• Excerpt:
:::::

📊 Score Holds at 5.19 — 70% Cash Was the Right Call
While the Dow shed 739 points and every major index posted its lowest close of 2026, the Edge Of Markets score sat at 5.19 (Neutral: 30% QQQ / 70% Cash) and barely flinched.
Today's intraday path was remarkably tight: 5.19 at open, a brief bounce to 5.21 around 3:15 PM as oil came off its highs, then right back to 5.19 by close. Compare that to Monday when it was swinging between 5.08 and 5.18, or Tuesday when it spiked to 5.24 before fading. The model has made its decision: this is a 70% cash environment, and it's not budging.
QQQ closed at $597.26, now a full $13.84 below the 70-day EMA of $611.10. That gap widened significantly from yesterday's $4.35. Below the EMA means no override — we follow the score directly.
Final Recommendation: 30% QQQ / 70% Cash
When the market drops 1.5% and your allocation is 70% cash, that's not luck — that's the model doing exactly what it's designed to do.
🛢️ Brent Crude Settles Above $100. The IEA's Biggest Weapon Didn't Even Last a Day.
Yesterday I wrote: "The market looked at the biggest bullet in the IEA's arsenal and said: 'Cool. Got anything else?' That's terrifying."

:::::

• Records shown:
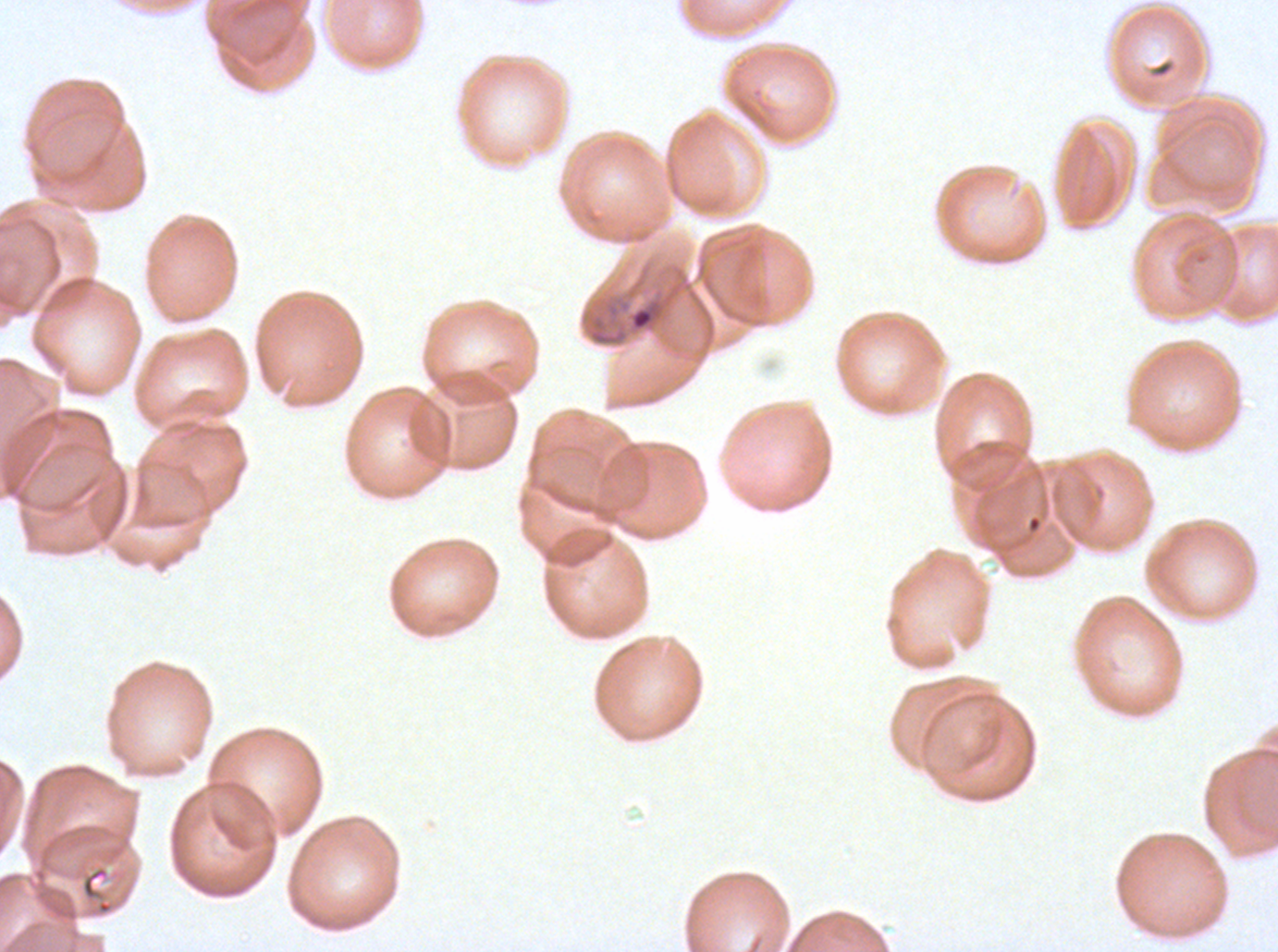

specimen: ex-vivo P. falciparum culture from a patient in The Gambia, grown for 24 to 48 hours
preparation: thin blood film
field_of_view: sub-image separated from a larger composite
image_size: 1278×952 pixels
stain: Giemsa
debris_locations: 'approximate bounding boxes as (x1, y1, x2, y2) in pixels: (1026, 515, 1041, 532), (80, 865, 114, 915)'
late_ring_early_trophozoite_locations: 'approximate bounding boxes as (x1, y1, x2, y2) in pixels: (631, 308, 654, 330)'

:::::

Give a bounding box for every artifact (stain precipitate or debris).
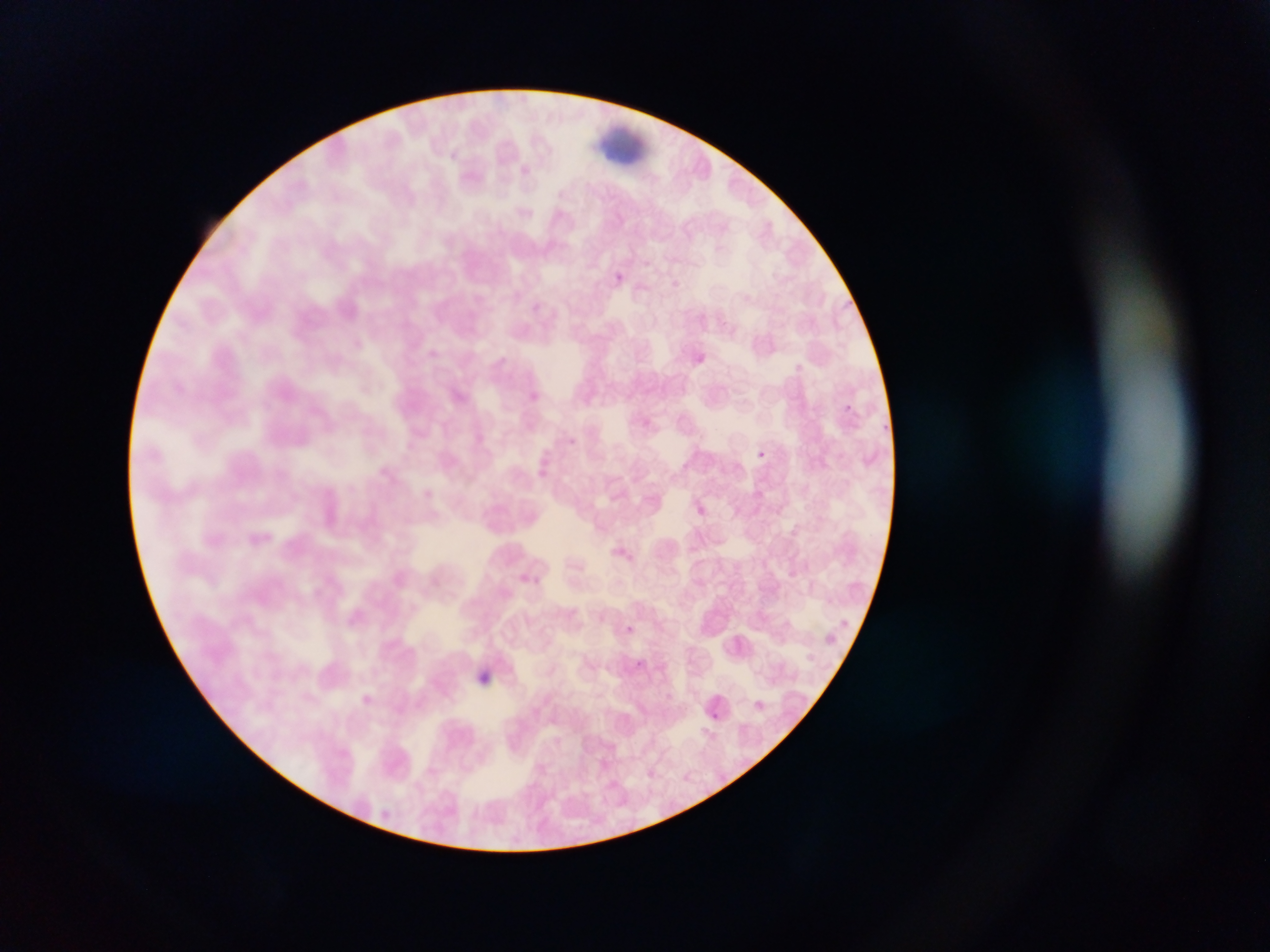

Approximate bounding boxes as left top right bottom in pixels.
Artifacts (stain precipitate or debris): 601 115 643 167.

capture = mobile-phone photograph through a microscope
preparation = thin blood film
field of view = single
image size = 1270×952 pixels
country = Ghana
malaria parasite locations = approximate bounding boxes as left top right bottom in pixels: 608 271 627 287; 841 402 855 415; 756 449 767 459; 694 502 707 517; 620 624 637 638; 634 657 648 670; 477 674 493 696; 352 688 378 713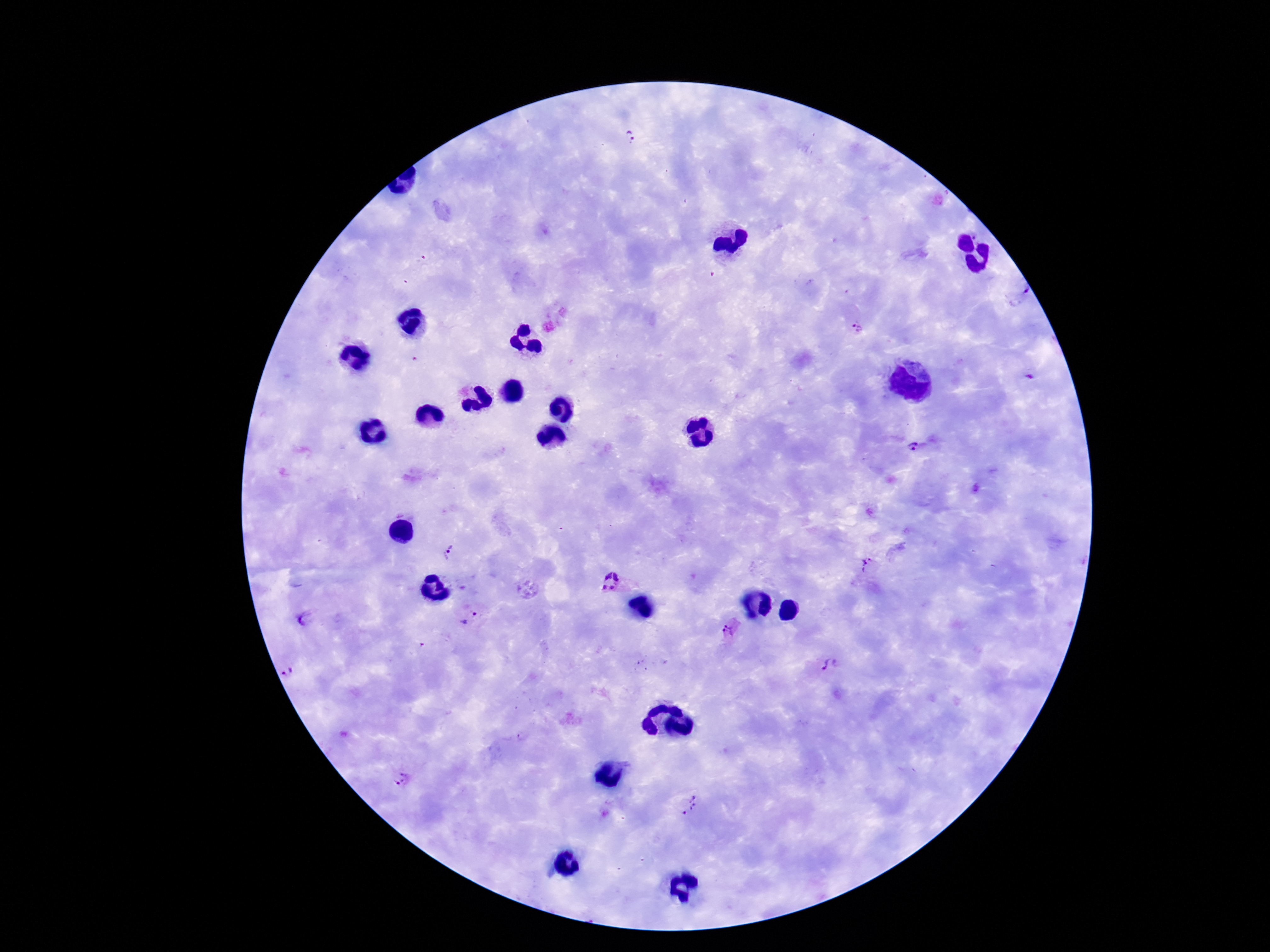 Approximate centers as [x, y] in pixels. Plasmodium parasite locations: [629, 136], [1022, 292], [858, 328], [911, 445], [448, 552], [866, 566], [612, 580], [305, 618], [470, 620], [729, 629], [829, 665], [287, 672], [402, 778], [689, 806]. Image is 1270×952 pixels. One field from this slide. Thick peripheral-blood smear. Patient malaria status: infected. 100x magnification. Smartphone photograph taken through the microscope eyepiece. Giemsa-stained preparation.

:::::

Answer these questions from the market update:
(a) What was the Edge Of Markets score at the close?
(b) At what price did QQQ close?
(c) How far below the 70-day EMA was QQQ the day before?

(a) 5.19
(b) $597.26
(c) $4.35